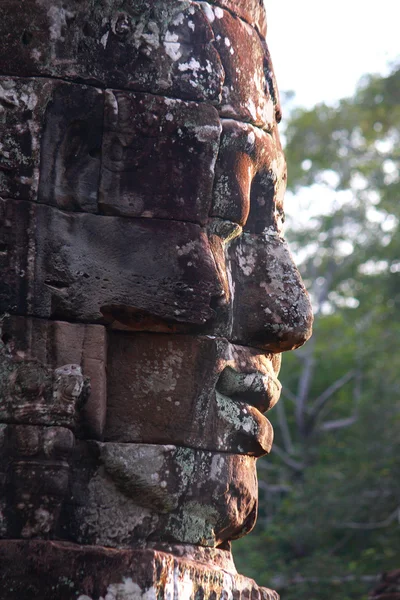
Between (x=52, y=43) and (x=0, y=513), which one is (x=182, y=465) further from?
(x=52, y=43)

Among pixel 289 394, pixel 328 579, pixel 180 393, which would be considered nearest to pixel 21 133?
pixel 180 393

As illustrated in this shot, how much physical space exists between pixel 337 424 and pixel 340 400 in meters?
1.52

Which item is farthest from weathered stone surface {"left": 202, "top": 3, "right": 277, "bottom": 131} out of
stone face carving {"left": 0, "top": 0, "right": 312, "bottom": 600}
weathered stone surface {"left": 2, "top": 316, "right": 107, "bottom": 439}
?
weathered stone surface {"left": 2, "top": 316, "right": 107, "bottom": 439}

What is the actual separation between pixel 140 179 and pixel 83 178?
194 millimetres

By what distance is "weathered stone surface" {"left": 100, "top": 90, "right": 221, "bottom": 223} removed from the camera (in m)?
3.76

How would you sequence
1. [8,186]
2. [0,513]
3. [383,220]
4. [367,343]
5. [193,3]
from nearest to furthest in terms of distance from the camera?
[0,513], [8,186], [193,3], [367,343], [383,220]

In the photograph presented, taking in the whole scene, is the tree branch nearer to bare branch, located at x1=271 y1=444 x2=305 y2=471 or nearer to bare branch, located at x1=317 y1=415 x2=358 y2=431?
bare branch, located at x1=317 y1=415 x2=358 y2=431

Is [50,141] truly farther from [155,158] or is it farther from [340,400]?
[340,400]

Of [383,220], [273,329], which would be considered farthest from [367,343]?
[273,329]

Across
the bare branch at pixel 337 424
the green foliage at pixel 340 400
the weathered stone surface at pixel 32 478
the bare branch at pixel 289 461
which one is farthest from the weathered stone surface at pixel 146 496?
the bare branch at pixel 337 424

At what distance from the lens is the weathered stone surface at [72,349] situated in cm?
357

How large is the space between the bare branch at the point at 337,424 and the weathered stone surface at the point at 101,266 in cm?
1554

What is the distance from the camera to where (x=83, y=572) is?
3.31m

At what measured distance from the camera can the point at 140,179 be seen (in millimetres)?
3771
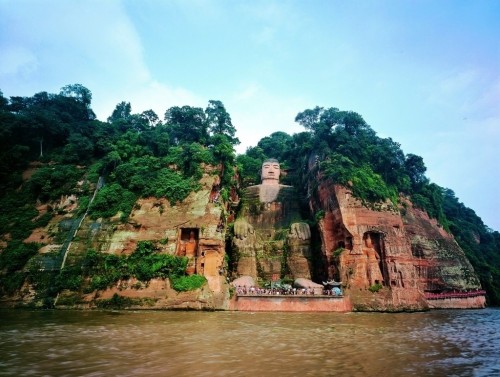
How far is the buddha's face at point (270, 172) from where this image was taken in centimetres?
4478

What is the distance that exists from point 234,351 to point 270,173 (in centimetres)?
3547

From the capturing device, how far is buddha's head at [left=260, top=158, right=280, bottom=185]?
4469 centimetres

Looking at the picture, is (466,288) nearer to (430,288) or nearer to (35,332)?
(430,288)

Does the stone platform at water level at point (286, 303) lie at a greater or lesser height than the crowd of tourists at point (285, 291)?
lesser

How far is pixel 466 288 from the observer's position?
124 ft

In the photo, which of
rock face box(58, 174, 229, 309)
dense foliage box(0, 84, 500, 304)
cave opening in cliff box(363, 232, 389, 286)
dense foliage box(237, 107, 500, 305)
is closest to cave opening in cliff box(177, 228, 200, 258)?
rock face box(58, 174, 229, 309)

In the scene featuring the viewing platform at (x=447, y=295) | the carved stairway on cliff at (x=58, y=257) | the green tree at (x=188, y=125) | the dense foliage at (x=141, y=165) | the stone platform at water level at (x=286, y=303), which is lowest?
the stone platform at water level at (x=286, y=303)

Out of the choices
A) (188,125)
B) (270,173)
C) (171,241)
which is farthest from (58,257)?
(270,173)

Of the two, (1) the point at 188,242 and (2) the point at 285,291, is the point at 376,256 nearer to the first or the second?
(2) the point at 285,291

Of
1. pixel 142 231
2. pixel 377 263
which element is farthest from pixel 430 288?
pixel 142 231

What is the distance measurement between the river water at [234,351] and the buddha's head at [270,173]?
98.2 ft

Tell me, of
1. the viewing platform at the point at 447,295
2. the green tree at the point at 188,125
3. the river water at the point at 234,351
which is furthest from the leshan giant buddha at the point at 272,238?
the river water at the point at 234,351

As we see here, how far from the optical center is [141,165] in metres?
32.9

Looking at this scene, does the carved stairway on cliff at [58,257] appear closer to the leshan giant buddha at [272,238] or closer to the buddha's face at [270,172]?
the leshan giant buddha at [272,238]
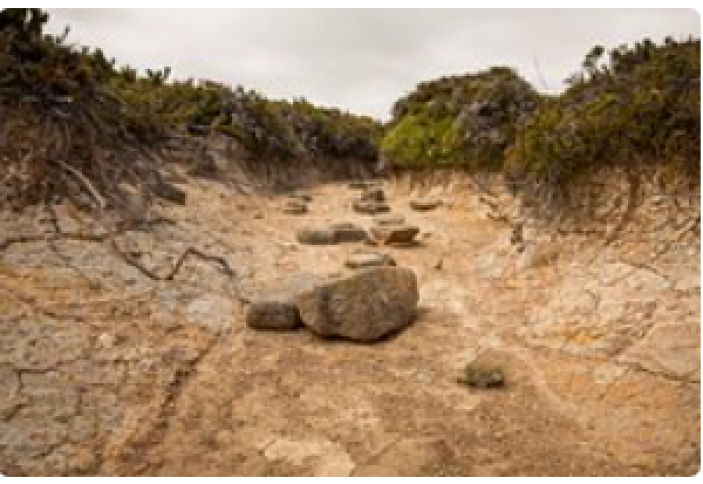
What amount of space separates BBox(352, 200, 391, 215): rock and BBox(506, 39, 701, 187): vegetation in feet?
13.2

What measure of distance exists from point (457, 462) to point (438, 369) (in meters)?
1.16

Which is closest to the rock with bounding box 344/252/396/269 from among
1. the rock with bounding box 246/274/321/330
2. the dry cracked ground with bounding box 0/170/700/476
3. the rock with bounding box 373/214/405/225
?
the dry cracked ground with bounding box 0/170/700/476

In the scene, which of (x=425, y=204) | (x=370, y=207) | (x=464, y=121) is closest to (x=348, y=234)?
(x=370, y=207)

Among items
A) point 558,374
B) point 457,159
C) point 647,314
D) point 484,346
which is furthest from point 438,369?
point 457,159

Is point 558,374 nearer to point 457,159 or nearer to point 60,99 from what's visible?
point 60,99

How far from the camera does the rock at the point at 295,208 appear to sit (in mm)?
10492

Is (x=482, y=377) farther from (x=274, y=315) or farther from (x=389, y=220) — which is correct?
(x=389, y=220)

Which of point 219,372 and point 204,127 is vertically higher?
point 204,127

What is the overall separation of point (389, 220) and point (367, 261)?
2729 millimetres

___

*SET TASK*. Give everything from the item containing "What is the overall" down through the last item as a two-column CSV with the headers text and answer. Use one row per item, put each field in quotation marks, and replace any line breaks with spaces.

*WRITTEN RESPONSE*.
text,answer
"What is the overall separation of point (389, 220) and point (367, 261)?","2729 millimetres"